Unfortunately, I am afraid I must relocate my entire life to Yorkshire, England, because the house thought to have inspired Wuthering Heights is now a bustling B&B catering to the Bronte tourist trade—and it is for sale.
Inconvenient, but necessary.
This life-changing news comes to me from the Yorkshire Post. The Brontës were frequent visitors to Ponden Hall, “the grandest house in the area,” whose owners had a lavish library and often loaned books to the literary sisters. The bookshelves are still there; said current owner and Brontë fan Julie Akhurst: “It’s incredible to think Emily would have sat here reading. We have a catalogue of the books that were here then and they probably influenced her. There were gothic novels and books on necromancy and dark magic.”
And now it’s a B&B, run by Akhurst and Steve Brown, who have owned the property for 21 years. “The majority of guests are from America with a healthy contingent from Belgium and others from China, Japan, Korea and Moldova,” apparently. And it sounds like a great place to creep yourself the hell out:
The most popular B&B room at Ponden Hall is the Earnshaw room. It features a tiny east gable window that exactly fits Emily Brontë’s description in Wuthering Heights of Cathy’s ghost scratching furiously at the glass trying to get in.
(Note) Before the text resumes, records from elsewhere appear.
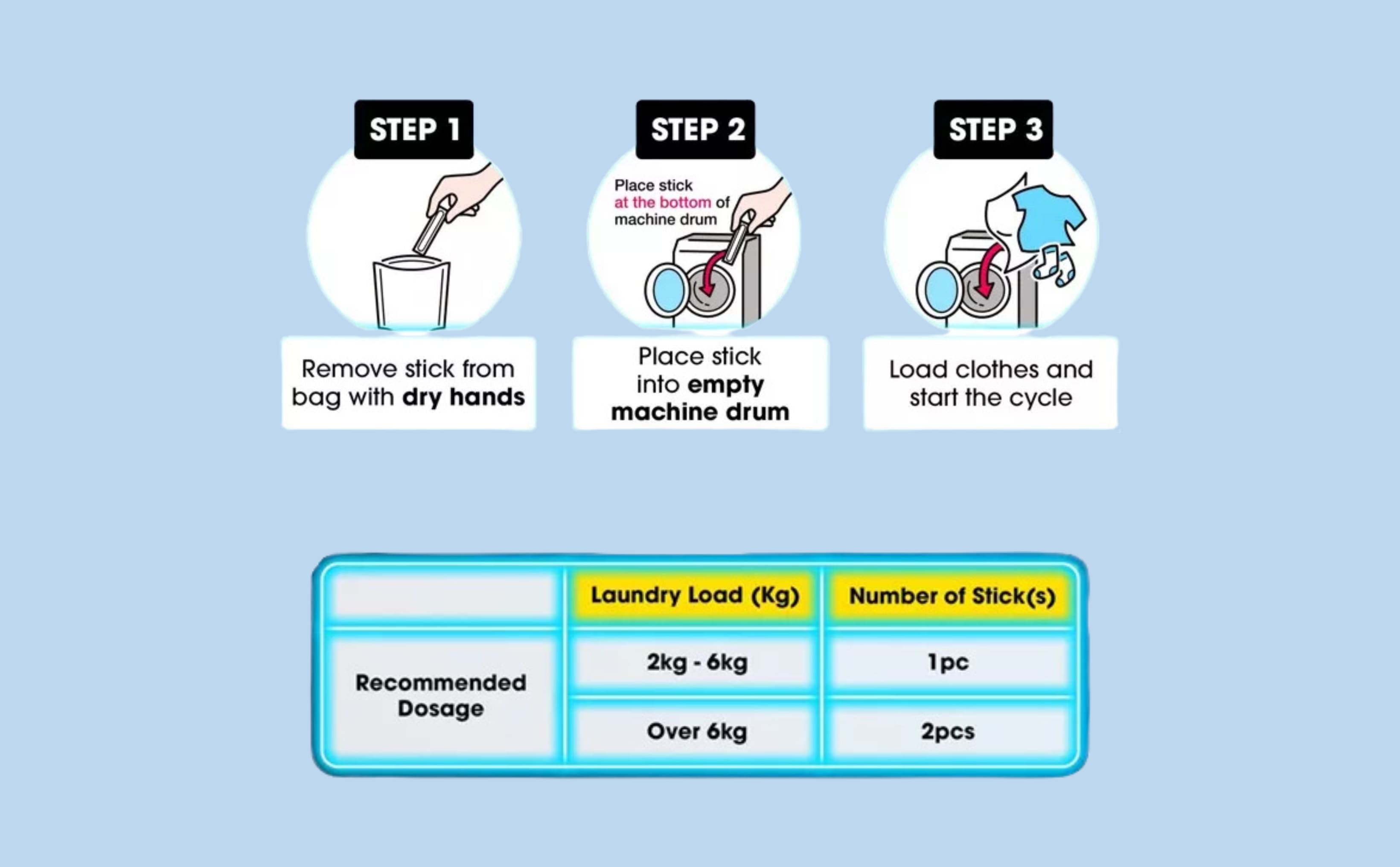 STEP 1

Remove stick from bag with dry hands

STEP 2

Place stick at the bottom of machine drum

Place stick into empty machine drum

STEP 3

Load clothes and start the cycle

| | Laundry Load (Kg) | Number of Stick(s) |
|---|---|---|
| Recommended Dosage | 2kg - 6kg | 1pc |
| | Over 6kg | 2pcs |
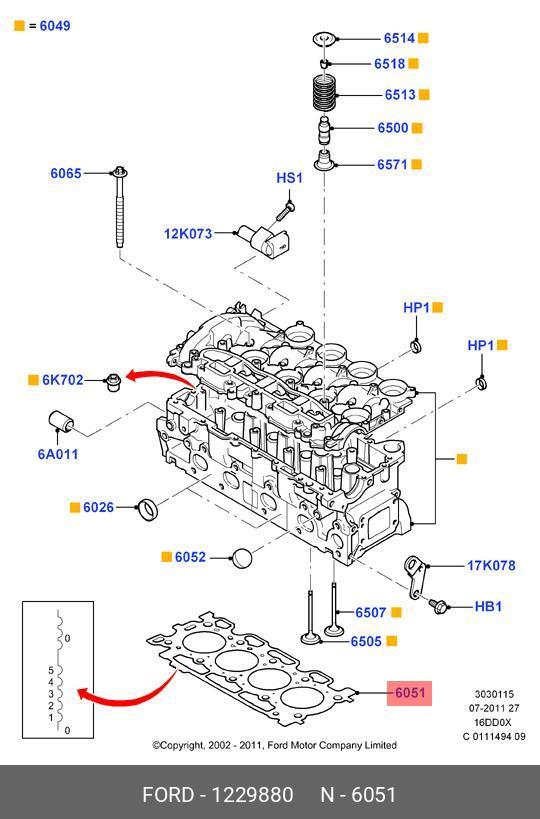 = 6049

6514
6518
6513
6500
6571

6065
HS1
12K073

HP1
HP1

6K702
6A011

6026
6052

17K078
HB1
6507
6505

0
5
4
3
2
1
0

6051

3030115
07-2011 27
16DD0X
C 0111494 09

©Copyright, 2002 - 2011, Ford Motor Company Limited

FORD - 1229880 N - 6051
The words of the story’s narrator, Mr Lockwood, still gives readers goosebumps: “I muttered, knocking my knuckles through the glass, and stretching an arm out to seize the importunate branch; instead of which, my fingers closed on the fingers of a little, ice-cold hand.”
“We think that Emily based that scene on this room because old documents relating to the house describe a box bed in a room across from the library and you can see where it was bolted to the wall by the window. It is just how it is described in Wuthering Heights.
So if anybody wants to loan me £1.25 million, I’d be eternally grateful and reserve you the Earnshaw room anytime you want it!